_Source extract_.
+++

This serves to reinforce the business’ expectations around appropriate workplace behaviour. Attendance at training should be mandatory for all staff (regardless of seniority) with records of attendance maintained.
4. Managers need to lead by example
Employers should also consider providing specific training to managers. Managers are at the frontline of interactions with staff and the decisions they make have the capacity to both create and minimise legal risks for businesses.
It is important to train managers in conduct management processes and ensure they understand the implications of taking, or failing to take, certain actions when an employee is behaving inappropriately.
In particular, they should understand their role to identify and address inappropriate workplace behaviours, and also to ensure that management action is delivered in a reasonable manner.
5. Be available and quick to respond to complaints
All complaints should be taken seriously. That does not mean that all complaints will be taken on face value to be proven. Rather, each complaint should be considered objectively and dealt with appropriately.
Failure to demonstrate to staff that complaints are being taken seriously can damage overall workplace morale and may create a toxic culture. Additionally, it can heighten legal risk if the employer is found to have adopted a cavalier approach in responding to legitimate concerns raised regarding inappropriate workplace behaviour.
In rare cases, false or vexatious complaints may be made. If, following appropriate inquiries, there is clear evidence that an intentionally false complaint was made, employers may have grounds to take disciplinary action against the person making the complaint. Employers should exercise caution in doing so, to ensure the disciplinary action is not unlawful “adverse action” or victimisation.

+++

_Source data_.

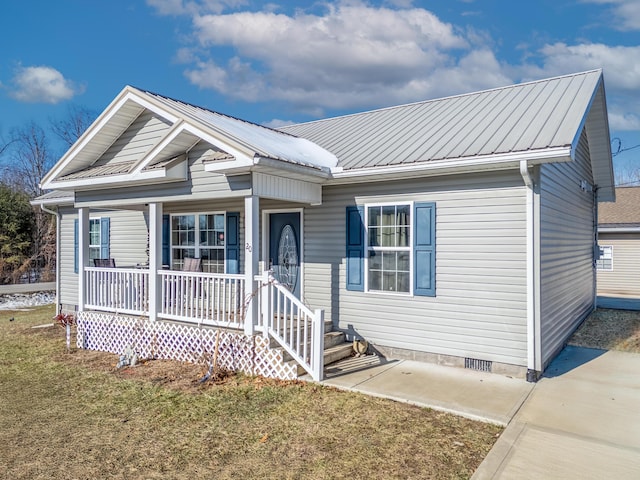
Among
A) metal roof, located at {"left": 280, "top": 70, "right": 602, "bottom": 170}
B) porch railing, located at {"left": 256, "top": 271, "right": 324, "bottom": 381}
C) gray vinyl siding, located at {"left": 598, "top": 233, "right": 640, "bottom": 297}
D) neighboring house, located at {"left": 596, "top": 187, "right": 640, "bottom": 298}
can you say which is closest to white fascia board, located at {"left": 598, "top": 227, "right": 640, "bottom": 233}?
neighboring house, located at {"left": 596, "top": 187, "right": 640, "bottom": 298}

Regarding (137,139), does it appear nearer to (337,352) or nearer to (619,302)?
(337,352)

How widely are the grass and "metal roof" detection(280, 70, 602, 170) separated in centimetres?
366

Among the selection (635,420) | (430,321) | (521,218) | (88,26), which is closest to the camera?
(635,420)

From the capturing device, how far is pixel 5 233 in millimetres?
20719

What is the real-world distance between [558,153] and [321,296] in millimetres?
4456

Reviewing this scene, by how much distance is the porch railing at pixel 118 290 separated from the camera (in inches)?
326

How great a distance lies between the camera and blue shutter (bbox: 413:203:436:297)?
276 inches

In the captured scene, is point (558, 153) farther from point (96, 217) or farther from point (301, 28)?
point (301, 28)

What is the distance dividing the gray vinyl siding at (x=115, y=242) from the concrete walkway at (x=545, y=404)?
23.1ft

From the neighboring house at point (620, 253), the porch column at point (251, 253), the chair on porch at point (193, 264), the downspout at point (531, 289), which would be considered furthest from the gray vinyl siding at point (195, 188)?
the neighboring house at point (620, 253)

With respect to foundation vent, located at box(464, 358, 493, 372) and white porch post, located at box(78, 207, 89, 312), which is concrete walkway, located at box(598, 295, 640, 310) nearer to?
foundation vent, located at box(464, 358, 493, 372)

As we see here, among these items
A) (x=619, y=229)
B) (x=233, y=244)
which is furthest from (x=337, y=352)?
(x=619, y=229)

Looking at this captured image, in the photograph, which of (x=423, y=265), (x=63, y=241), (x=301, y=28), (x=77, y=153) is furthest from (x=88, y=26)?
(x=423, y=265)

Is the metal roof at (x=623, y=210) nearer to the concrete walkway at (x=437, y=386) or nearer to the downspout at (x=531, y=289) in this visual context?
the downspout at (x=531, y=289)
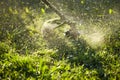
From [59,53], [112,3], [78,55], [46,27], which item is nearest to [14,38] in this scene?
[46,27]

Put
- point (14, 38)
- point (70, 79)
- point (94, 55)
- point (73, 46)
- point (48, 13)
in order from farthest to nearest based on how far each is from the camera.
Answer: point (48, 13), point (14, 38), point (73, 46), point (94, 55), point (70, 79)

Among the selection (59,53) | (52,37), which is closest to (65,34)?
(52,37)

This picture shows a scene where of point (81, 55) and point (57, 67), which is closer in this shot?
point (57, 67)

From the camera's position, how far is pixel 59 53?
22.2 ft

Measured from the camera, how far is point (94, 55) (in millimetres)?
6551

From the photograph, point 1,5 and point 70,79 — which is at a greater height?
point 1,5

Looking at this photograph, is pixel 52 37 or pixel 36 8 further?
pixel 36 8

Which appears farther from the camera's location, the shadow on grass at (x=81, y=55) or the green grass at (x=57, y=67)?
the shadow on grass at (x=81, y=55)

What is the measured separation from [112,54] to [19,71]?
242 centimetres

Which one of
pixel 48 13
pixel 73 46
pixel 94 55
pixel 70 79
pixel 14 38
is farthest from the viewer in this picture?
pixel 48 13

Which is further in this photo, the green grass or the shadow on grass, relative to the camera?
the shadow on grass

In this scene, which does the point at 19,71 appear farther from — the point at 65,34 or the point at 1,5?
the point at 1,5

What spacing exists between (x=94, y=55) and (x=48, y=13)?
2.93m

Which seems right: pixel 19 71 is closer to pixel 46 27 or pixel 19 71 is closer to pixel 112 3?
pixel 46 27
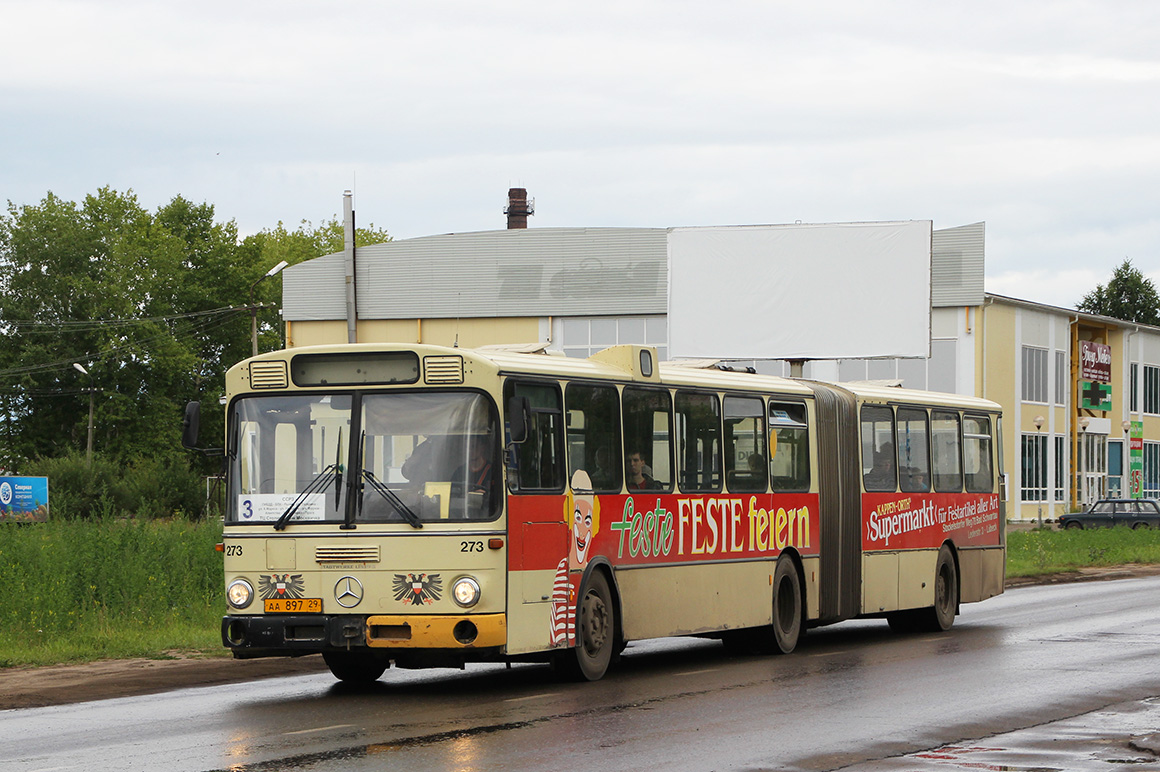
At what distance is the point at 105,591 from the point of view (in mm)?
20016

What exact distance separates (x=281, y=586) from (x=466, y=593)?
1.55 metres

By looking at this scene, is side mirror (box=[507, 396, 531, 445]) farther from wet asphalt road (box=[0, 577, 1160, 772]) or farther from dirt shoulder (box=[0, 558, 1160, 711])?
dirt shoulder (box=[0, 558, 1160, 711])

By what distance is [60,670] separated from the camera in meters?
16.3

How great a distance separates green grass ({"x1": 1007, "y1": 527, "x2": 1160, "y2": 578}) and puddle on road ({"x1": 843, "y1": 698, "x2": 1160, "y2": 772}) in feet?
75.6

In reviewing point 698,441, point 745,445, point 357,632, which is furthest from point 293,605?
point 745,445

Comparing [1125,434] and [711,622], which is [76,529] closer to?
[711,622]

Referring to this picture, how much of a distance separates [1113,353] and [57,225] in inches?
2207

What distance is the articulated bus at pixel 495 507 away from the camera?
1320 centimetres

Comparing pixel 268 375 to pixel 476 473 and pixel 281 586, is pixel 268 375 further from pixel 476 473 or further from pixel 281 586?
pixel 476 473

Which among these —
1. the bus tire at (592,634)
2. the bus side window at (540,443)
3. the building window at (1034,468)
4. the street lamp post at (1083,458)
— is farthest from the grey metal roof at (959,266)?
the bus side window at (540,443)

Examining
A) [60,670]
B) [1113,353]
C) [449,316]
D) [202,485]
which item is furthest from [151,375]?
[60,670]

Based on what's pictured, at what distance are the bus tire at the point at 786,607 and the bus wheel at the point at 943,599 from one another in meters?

+++

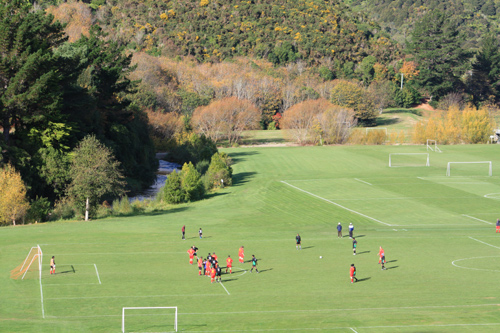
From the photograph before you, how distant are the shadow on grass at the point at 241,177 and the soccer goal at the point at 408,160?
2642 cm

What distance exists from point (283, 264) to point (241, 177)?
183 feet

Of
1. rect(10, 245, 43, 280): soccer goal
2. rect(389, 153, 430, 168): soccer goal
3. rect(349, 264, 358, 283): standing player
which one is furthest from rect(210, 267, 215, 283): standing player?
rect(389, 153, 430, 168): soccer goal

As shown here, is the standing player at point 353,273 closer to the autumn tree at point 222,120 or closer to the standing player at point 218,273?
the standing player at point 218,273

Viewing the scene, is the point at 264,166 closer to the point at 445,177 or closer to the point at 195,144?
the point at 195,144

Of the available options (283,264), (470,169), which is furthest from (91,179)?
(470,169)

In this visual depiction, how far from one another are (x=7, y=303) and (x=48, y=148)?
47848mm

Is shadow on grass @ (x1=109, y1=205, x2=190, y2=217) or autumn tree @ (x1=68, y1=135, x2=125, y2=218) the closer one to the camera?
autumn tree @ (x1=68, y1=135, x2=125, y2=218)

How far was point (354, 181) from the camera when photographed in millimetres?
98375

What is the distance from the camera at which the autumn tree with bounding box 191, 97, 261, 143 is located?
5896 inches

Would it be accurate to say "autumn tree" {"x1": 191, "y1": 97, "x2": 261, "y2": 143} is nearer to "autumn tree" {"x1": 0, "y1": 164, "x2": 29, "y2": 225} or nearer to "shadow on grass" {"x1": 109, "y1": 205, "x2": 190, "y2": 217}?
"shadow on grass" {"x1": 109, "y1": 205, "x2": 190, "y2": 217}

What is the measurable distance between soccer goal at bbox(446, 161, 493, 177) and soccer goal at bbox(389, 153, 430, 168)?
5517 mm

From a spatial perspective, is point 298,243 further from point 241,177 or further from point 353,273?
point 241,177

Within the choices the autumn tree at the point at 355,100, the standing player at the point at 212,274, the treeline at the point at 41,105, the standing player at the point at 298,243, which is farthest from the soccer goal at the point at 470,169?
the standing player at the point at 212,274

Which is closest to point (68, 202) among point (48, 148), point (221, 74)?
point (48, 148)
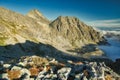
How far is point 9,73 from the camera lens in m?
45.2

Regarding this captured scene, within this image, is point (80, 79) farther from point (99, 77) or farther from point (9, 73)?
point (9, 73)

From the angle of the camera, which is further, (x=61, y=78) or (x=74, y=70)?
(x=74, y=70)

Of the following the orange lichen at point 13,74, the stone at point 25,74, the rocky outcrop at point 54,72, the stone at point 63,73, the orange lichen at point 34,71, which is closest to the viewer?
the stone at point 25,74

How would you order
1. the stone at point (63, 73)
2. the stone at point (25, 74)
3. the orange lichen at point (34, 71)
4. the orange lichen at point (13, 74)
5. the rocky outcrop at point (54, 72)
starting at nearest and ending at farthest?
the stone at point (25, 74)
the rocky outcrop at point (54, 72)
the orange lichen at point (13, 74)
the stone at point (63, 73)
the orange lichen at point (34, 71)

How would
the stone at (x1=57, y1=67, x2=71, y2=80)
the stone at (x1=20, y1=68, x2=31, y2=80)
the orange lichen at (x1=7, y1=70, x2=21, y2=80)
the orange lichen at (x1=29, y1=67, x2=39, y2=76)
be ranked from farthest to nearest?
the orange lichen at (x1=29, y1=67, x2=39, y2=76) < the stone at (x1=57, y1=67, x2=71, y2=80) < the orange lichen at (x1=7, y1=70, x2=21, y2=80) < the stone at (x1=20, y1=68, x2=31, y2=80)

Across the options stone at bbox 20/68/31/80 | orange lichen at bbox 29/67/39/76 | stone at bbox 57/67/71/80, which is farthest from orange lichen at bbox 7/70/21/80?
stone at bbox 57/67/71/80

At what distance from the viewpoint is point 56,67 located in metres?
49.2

+++

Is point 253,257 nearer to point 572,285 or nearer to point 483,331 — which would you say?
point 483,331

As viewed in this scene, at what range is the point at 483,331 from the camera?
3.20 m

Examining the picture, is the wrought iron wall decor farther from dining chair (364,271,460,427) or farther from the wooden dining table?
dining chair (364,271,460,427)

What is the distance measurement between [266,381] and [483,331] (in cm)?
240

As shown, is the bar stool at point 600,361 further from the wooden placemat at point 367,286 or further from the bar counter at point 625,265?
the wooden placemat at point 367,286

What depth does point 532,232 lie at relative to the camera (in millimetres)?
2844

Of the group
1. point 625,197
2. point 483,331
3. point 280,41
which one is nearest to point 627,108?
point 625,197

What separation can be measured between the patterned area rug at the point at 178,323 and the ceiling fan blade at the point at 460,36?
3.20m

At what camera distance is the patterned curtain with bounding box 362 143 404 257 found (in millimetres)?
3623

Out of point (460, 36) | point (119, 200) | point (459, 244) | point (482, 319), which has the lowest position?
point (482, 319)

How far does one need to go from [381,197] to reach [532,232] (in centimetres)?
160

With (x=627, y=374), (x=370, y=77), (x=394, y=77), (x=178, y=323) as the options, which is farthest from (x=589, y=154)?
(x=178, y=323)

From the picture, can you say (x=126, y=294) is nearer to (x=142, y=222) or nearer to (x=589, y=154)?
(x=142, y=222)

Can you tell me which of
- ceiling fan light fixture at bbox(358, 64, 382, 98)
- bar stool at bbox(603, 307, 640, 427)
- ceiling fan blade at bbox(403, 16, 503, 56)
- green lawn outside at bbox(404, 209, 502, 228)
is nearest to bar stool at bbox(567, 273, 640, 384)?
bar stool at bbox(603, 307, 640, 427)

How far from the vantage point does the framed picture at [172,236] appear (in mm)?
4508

+++

Print everything in the workplace conduct guidance from "This serves to" down to "of attendance maintained.", word for word.

This serves to reinforce the business’ expectations around appropriate workplace behaviour. Attendance at training should be mandatory for all staff (regardless of seniority) with records of attendance maintained.